== Extract to read ==
◇ ◇ ◇ ◇

On Pope Francis: “You Can See He is a Pastor. He is Not a King.”

Some provocative insights on Pope Francis from a provocative former Franciscan, via Vatican Insider: 

“Three weeks before Bergoglio’s election, I tweeted: Francis is going to be the next Pope because as St. Francis did, the Church needs someone who can restore its lost credibility…” Leonardo Boff no longer wears a habit after his clash with Rome over his theological beliefs. He left the Franciscan order and is now married but his beard, which is whiter than ever, looks exactly the same as when he was still a friar. The Liberation Theologian whom Joseph Ratzinger never managed to tame, talks to Italian newspaper La Stampa about the visit to Brazil of the first Latin American Pope in the history of the Catholic Church.

Were you surprised by the welcome Francis received from the crowds in Rio de Janeiro?

“No, this enthusiasm stems from Francis’ simplicity, from the fact that he came without a huge security apparatus, that he wanted to drive through the city in a simple car and with the windows always down, that he let people approach and touch him and from the fact that he stopped to give children kisses. You can see he is a pastor, a bishop amongst his people. He is not a king.”

Francis decided to kick off his trip to Rio with a visit to the Shrine of Aparecida. Why?

“Because this is where Latin American bishops met in 2007 and published a document which refocuses on the poor and confirms that certain methods of evangelisation are out of date and need to be changed. The Church needs pastors who smell more like sheep than of the flowers on the altar.

◇ ◇ ◇ ◇

== Supplied data ==

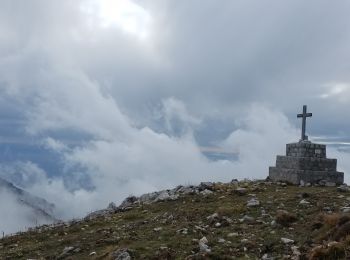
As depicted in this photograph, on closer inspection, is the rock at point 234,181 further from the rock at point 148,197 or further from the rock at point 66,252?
the rock at point 66,252

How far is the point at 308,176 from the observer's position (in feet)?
96.6

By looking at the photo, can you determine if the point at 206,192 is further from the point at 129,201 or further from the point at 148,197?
the point at 129,201

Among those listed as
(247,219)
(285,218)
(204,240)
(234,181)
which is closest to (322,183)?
(234,181)

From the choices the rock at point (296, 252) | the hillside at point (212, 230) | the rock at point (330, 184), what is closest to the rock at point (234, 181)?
the hillside at point (212, 230)

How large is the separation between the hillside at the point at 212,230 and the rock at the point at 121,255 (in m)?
0.03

◇ ◇ ◇ ◇

== Work instructions ==
a: Please echo the part of the piece on Pope Francis that opens with the words containing "Francis decided to" and closes with "on the altar.".
b: Carry on the piece on Pope Francis from the point where it stops.
The items are not needed for anything here.

== Exercise results ==
a:
Francis decided to kick off his trip to Rio with a visit to the Shrine of Aparecida. Why?

“Because this is where Latin American bishops met in 2007 and published a document which refocuses on the poor and confirms that certain methods of evangelisation are out of date and need to be changed. The Church needs pastors who smell more like sheep than of the flowers on the altar.

b:
Francis has shown his deep devotion to the Virgin Mary and the importance he attributes to popular piety. These are not really aspects that are close to liberals’ hearts…

“Oh but they are. They are closely linked to Liberation Theology. In Argentina this developed especially as a people’s theology, developed by the Jesuit Juan Carlos Scannone, who taught Bergoglio. The Pope is close to this theological thinking. It is not to do with popular pietistic devotion but with a devotion that preserves people’s identity and strives for social justice.”

The Pope speaks often about the poor and at the hospital in Rio he stressed that being close to the poor means touching “the body of Jesus.” What does this mean?

“The poor are Christ’s real representatives. In a way, it is the poor person who is the real “Pope” and Christ continues to be crucified among the Earth’s condemned. Christ is crucified on the crucifixes of history.”

What changes will Pope Francis bring to the Church?

“I think a lot is going to change. Francis is not just reforming the Curia, he is reforming the papacy. His insistence on being the Bishop of Rome and his decision to live in St. Martha’s House instead of the Apostolic Palace means opening up to the world. The Pope has explained that he prefers a Church that has been in accidents but continues to go out onto the road, than an asphyctic Church which stops at the door of the temple. Now the Church has become a beacon of hope not a besieged fort that is constantly at war with modernity or customs that control and regulate faith instead of facilitating it.”